• EXERCISE DESCRIPTION
Copy every line of the entries below word for word, but leave the pictures out.

----- DATA SECTION -----

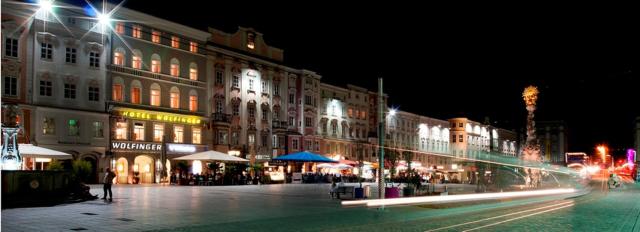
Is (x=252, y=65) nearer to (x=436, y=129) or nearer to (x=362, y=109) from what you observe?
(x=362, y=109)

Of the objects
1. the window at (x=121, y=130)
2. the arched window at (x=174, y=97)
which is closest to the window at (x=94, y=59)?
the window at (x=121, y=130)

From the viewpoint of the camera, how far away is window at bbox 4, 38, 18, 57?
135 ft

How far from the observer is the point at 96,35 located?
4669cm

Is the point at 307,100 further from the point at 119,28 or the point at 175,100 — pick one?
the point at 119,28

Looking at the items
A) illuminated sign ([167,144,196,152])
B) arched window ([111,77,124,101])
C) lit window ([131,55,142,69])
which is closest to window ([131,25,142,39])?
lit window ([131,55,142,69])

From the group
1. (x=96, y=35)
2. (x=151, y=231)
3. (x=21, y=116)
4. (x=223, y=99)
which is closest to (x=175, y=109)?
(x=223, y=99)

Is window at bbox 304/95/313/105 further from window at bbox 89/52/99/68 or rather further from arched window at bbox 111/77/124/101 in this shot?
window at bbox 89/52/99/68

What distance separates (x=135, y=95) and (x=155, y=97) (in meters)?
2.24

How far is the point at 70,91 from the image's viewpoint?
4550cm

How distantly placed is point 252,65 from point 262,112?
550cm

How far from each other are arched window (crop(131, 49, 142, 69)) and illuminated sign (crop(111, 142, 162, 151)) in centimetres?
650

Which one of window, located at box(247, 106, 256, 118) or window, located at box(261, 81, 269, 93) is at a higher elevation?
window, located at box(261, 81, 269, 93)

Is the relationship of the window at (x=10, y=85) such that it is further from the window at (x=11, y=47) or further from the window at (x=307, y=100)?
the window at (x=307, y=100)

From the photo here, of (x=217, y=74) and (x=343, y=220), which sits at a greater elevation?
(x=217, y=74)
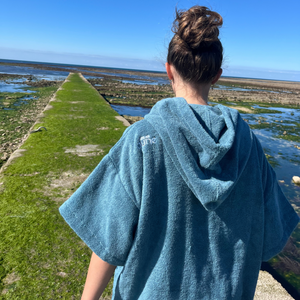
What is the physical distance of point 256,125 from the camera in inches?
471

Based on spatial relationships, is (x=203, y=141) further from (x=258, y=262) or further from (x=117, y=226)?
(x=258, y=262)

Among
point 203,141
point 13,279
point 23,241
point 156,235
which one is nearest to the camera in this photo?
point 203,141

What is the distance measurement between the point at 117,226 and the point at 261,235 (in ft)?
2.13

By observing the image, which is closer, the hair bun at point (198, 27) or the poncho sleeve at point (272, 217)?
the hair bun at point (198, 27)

-----

• COMPLETED EXERCISE
Is (x=252, y=65) nearer to (x=436, y=129) or nearer to (x=362, y=109) from what you observe?
(x=362, y=109)

Of the objects
1. the window at (x=121, y=130)
2. the arched window at (x=174, y=97)
which is closest to the window at (x=94, y=59)?
the window at (x=121, y=130)

From the viewpoint of the camera, how far away is window at bbox 4, 38, 18, 57?
135 ft

How far from the observer is the point at 96,35 located?
4669cm

Is the point at 307,100 further from the point at 119,28 or the point at 175,100 — pick one?
the point at 119,28

Looking at the items
A) illuminated sign ([167,144,196,152])
B) arched window ([111,77,124,101])
C) lit window ([131,55,142,69])
which is closest to window ([131,25,142,39])?
lit window ([131,55,142,69])

From the group
1. (x=96, y=35)
2. (x=151, y=231)
3. (x=21, y=116)
4. (x=223, y=99)
which is closest to (x=175, y=109)?
(x=223, y=99)

Is window at bbox 304/95/313/105 further from window at bbox 89/52/99/68 or rather further from arched window at bbox 111/77/124/101 in this shot?
window at bbox 89/52/99/68

What distance separates (x=135, y=95) and (x=155, y=97) (in meters)?
2.24

How far is the point at 70,91 from the image's viewpoint?
4550cm

How distantly placed is point 252,65 from point 262,112?
550cm

How far from each other are arched window (crop(131, 49, 142, 69)) and illuminated sign (crop(111, 142, 162, 151)) in centimetres?
650

Which one of window, located at box(247, 106, 256, 118) or window, located at box(261, 81, 269, 93) is at a higher elevation?
window, located at box(261, 81, 269, 93)

Is the relationship of the window at (x=10, y=85) such that it is further from the window at (x=11, y=47) or further from the window at (x=307, y=100)?
the window at (x=307, y=100)

From the photo here, of (x=217, y=74) and (x=343, y=220), which sits at a greater elevation?
(x=217, y=74)
What is the physical distance of point 256,125 from the camera in inches?
471

Based on spatial relationships, is (x=203, y=141) further from (x=258, y=262) or further from (x=117, y=226)?
(x=258, y=262)

Among
point 203,141
point 13,279
point 23,241
point 156,235
which one is nearest to the camera in this photo?
point 203,141

What is the distance measurement between the point at 117,226 and the point at 261,235 (in ft)?
2.13

By observing the image, which is closer, the hair bun at point (198, 27) or the poncho sleeve at point (272, 217)?
the hair bun at point (198, 27)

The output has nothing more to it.